Das Frauenministerium setzt in einer Broschüre neue Maßstäbe. Es geht diesmal nicht um die hier übliche fatale Einkommensschere, nein, es geht um Steinigungen. Diese hier eher selten angewandte Spielart der Strafjustiz wirkt "... auf den ersten Blick nicht wie eine genderspezifische Gewaltform", heißt es. Dachten wir uns auch, doch dann werden wir eines Besseren belehrt. Frauen würden nämlich bei dieser Tortur benachteiligt, da sie bis zur Schulter eingegraben werden, Männer nur bis zur Hüfte. Der Laie wird nun einwenden, dass dadurch die Trefferquote bei Männern höher liegen müsste. Mag sein, aber es gibt sozusagen eine Hintertür. Wer sich befreien kann, darf mit einer Begnadigung rechnen.

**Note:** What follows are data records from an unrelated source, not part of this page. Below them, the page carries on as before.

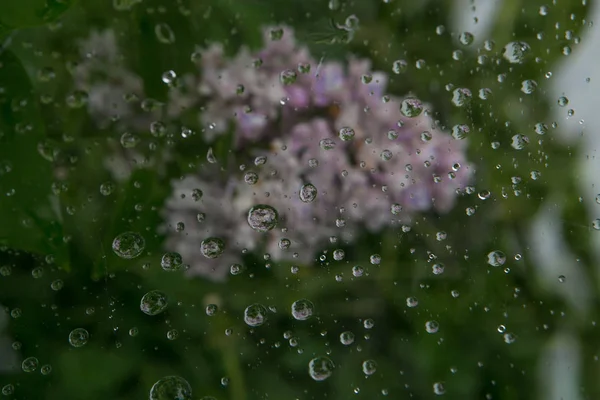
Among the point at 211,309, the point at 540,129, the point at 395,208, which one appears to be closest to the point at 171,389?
the point at 211,309

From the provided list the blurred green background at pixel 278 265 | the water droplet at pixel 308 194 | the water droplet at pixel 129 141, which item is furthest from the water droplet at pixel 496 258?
the water droplet at pixel 129 141

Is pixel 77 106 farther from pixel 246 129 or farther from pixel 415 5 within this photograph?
pixel 415 5

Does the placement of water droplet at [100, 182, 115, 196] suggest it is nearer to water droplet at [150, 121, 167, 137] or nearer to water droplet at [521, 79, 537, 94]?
water droplet at [150, 121, 167, 137]

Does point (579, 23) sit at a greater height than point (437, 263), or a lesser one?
greater

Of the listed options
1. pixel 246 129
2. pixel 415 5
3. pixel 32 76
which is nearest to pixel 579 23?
pixel 415 5

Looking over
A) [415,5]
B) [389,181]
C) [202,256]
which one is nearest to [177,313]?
[202,256]
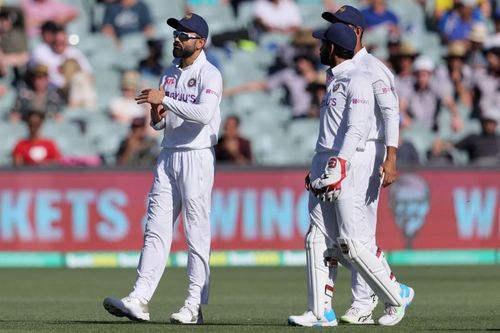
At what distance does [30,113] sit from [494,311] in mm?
9427

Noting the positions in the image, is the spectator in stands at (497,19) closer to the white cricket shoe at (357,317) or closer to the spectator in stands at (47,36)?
the spectator in stands at (47,36)

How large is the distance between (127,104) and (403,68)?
4.28 metres

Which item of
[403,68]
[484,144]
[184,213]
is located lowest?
[484,144]

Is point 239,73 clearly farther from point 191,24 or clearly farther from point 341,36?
point 341,36

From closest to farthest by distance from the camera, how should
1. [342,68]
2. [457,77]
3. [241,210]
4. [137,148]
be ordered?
[342,68] < [241,210] < [137,148] < [457,77]

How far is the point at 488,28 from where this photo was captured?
2306cm

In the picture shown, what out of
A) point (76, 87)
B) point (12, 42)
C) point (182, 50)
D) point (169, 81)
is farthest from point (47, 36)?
point (182, 50)

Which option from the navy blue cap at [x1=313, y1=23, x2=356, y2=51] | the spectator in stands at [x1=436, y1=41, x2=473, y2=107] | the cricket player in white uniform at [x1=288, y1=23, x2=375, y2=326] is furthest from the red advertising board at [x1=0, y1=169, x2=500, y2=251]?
the navy blue cap at [x1=313, y1=23, x2=356, y2=51]

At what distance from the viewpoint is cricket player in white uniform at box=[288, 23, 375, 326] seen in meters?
8.89

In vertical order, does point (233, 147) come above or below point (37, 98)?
below

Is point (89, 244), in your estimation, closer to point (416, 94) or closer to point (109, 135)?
point (109, 135)

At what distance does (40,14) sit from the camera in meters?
21.9

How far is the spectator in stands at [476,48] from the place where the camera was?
72.0 feet

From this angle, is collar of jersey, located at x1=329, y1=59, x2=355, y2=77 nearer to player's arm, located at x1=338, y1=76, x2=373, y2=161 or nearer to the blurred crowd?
player's arm, located at x1=338, y1=76, x2=373, y2=161
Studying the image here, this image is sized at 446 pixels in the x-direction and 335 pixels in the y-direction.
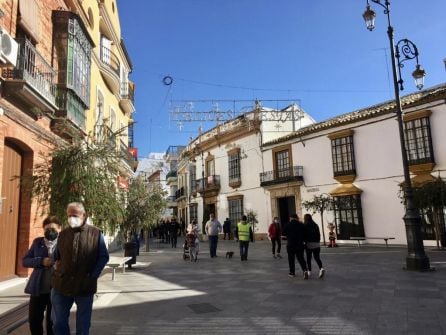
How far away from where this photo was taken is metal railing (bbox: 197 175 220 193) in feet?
105

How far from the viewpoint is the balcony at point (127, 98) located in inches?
768

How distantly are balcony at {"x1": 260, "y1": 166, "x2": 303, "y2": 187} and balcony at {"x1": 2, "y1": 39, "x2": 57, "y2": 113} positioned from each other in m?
16.8

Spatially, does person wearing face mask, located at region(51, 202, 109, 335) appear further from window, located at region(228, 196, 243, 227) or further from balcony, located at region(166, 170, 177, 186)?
balcony, located at region(166, 170, 177, 186)

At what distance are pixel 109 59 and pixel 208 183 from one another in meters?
17.5

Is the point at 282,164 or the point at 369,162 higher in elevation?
the point at 282,164

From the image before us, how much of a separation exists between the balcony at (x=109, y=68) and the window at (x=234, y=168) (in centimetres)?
1374

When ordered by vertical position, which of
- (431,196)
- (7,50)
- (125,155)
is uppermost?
(7,50)

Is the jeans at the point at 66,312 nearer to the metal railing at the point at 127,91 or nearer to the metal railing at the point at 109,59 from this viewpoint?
the metal railing at the point at 109,59

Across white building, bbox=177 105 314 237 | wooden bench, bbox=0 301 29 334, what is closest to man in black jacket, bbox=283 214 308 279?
wooden bench, bbox=0 301 29 334

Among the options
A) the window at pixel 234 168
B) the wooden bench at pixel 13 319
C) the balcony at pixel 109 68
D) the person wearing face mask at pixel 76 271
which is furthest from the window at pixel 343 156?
the person wearing face mask at pixel 76 271

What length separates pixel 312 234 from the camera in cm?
946

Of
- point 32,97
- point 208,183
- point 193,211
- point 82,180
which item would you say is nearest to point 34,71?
point 32,97

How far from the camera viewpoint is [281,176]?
25688 millimetres

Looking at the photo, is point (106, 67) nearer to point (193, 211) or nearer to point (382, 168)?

Und das ist sicher bei der Hüftvariante einfacher. Es ist wichtig, dass sich Österreich für eine gendergerechte Steinigung stark macht. Lediglich die Zielsetzung müsste klarer formuliert werden. Sollen jetzt alle Delinquenten nur bis zur Hüfte oder doch bis zur Schulter eingegraben werden? Und sollte man nicht auch gleich die Benachteiligungen bei den Steinigern ausgleichen? Wäre es nicht eher im Sinne der Sache, wenn Frauen aus kürzerer Distanz als Männer werfen dürften?

Zweifellos gibt es bei dieser Art der Bestrafung noch Optimierungsbedarf. Doch wird bei aller Euphorie ein wichtiger Punkt vergessen. Selbst gendergerechte Steinigungen sind nicht immer der richtige Weg. Oft werden dabei Unschuldige sprichwörtlich getroffen. Wie bei der Einkommensschere. Und dabei ist es fast egal, ob man bis zur Hüfte oder Schulter im Schlamassel steckt. Mögen diese heimischen Qualen weniger spektakulär sein, genderspezifisch sind sie allemal.